Using respite care
Respite care can help you as a caregiver by providing a new environment or time to relax. It's a good way for you to take time for yourself.
Respite care can provide:
A chance to spend time with other friends and family, or to just relax
Time to take care of errands such as shopping, exercising, getting a haircut or going to the doctor
Comfort and peace of mind knowing that the person with dementia is spending time with another caring individual
Respite care services can give the person with dementia an opportunity to:
- Interact with others having similar experiences
- Spend time in a safe, supportive environment
- Participate in activities designed to match personal abilities and needs
Locate respite care services through our Community Resource Finder
, a free, online tool to help you find community programs and services.
Plan Ahead: Respite Care for Unexpected Situations
Emergencies, unplanned situations or unexpected trips can create a need for immediate care by an alternative caregiver. Try providers out in a non-emergency situation, so you're ready if the need arises. Also, talk with people you trust — including family, friends and neighbors — about helping out in an emergency. It's a good idea to have contact information for the person with dementia's medical team as well as a list of all current medications (with dosage and frequency taken) easily accessible at all times.
Types of respite care
Coordinate your helpers
Build your care team, share tasks and coordinate helpers using free, online care calendar resources.
Respite care can be provided at home — by a friend, other family member, volunteer or paid service — or in a care setting, such as adult day care or long-term care community.
In-home care services offer a range of options including:
- Companion services to the individual with companionship and supervised activities
- Personal care or home health aide services to provide assistance with bathing, dressing, toileting and exercising
- Homemaker or maid services to help with laundry, shopping and preparing meals
- Skilled care services to help with medication and other medical services
Adult day centers offer a place where the person with Alzheimer's can be with others in a safe environment. Staff leads planned activities, such as music and art programs. Transportation and meals are often provided.
———
◆ WHAT YOU WILL DO
Write out, word for word, the part of the text on respite care that opens with the words containing "Respite care can be" and closes with "long-term care community.". The data after this point is separate from the text on respite care.
———
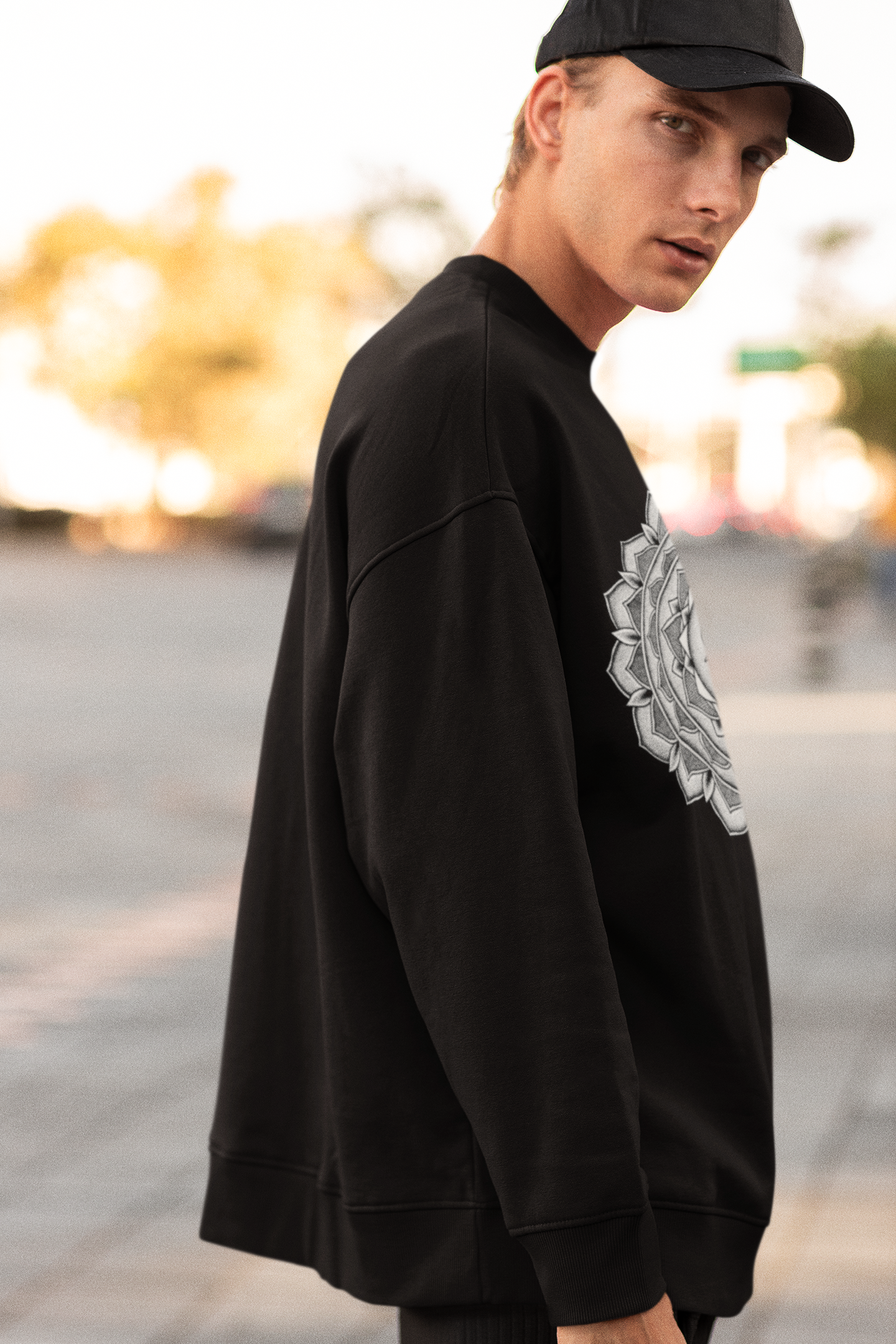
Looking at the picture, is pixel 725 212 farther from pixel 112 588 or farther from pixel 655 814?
pixel 112 588

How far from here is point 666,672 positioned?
4.83ft

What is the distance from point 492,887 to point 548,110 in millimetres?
685

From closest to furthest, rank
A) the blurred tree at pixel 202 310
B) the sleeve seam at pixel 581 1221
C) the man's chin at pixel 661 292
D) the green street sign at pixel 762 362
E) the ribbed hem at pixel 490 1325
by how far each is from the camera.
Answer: the sleeve seam at pixel 581 1221
the ribbed hem at pixel 490 1325
the man's chin at pixel 661 292
the blurred tree at pixel 202 310
the green street sign at pixel 762 362

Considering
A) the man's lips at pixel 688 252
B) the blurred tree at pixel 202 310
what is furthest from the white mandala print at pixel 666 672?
the blurred tree at pixel 202 310

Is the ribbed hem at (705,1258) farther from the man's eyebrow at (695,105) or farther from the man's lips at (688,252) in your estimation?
the man's eyebrow at (695,105)

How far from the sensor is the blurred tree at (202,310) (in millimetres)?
50375

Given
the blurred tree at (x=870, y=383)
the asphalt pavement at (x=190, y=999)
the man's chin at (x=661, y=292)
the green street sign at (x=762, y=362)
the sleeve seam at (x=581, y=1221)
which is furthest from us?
the green street sign at (x=762, y=362)

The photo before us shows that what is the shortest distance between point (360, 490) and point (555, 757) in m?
0.27

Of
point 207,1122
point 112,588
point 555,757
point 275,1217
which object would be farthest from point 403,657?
point 112,588

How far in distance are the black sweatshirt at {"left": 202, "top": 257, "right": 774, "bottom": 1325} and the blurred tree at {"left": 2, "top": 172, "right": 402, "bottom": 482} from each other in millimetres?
49367

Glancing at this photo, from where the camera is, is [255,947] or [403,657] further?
[255,947]

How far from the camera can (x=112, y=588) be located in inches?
1063

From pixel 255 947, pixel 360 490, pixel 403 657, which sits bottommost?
pixel 255 947

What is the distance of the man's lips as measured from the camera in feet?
4.75
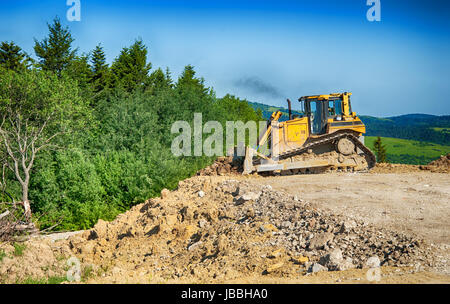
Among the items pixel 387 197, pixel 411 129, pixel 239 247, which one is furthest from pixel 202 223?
pixel 411 129

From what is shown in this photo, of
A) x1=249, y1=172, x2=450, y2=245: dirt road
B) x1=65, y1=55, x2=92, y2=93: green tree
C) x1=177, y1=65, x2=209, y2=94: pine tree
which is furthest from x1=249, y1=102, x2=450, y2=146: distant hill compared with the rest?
x1=249, y1=172, x2=450, y2=245: dirt road

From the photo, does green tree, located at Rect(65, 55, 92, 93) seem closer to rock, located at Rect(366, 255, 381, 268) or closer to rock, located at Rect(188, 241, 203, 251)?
rock, located at Rect(188, 241, 203, 251)

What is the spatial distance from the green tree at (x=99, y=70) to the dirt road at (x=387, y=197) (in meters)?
18.8

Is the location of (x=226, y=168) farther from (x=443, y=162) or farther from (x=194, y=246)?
(x=443, y=162)

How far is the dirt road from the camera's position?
971 centimetres

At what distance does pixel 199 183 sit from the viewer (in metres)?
16.8

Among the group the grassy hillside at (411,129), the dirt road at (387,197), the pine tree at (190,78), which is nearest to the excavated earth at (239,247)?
the dirt road at (387,197)

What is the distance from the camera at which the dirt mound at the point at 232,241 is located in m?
8.34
———
◆ EXERCISE SOLUTION
Respite care can be provided at home — by a friend, other family member, volunteer or paid service — or in a care setting, such as adult day care or long-term care community.